··· Available records ···

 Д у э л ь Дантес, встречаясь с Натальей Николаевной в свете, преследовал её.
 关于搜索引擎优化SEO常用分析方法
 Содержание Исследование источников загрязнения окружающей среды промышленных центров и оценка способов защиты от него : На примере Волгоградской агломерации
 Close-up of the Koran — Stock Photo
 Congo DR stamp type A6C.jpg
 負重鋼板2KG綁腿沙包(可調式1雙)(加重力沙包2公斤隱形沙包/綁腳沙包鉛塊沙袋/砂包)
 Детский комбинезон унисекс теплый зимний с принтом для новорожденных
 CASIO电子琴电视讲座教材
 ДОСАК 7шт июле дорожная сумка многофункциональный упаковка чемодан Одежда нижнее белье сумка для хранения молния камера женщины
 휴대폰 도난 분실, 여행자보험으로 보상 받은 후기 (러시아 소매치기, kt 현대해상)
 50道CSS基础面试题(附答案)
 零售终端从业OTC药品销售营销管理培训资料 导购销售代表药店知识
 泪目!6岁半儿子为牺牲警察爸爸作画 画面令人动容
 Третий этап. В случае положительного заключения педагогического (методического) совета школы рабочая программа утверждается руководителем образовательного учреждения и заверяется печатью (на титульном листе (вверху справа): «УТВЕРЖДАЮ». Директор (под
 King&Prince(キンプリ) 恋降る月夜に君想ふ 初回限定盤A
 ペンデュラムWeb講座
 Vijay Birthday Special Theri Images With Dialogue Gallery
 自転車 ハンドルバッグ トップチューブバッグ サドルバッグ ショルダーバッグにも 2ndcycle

···

__Exercise brief__: An exact copy of the lines above between the line holding "Congo DR stamp type A6C.jpg" and the line holding "泪目!6岁半儿子为牺牲警察爸爸作画 画面令人动容", inclusive, is the whole answer.

__Exercise output__:
 Congo DR stamp type A6C.jpg
 負重鋼板2KG綁腿沙包(可調式1雙)(加重力沙包2公斤隱形沙包/綁腳沙包鉛塊沙袋/砂包)
 Детский комбинезон унисекс теплый зимний с принтом для новорожденных
 CASIO电子琴电视讲座教材
 ДОСАК 7шт июле дорожная сумка многофункциональный упаковка чемодан Одежда нижнее белье сумка для хранения молния камера женщины
 휴대폰 도난 분실, 여행자보험으로 보상 받은 후기 (러시아 소매치기, kt 현대해상)
 50道CSS基础面试题(附答案)
 零售终端从业OTC药品销售营销管理培训资料 导购销售代表药店知识
 泪目!6岁半儿子为牺牲警察爸爸作画 画面令人动容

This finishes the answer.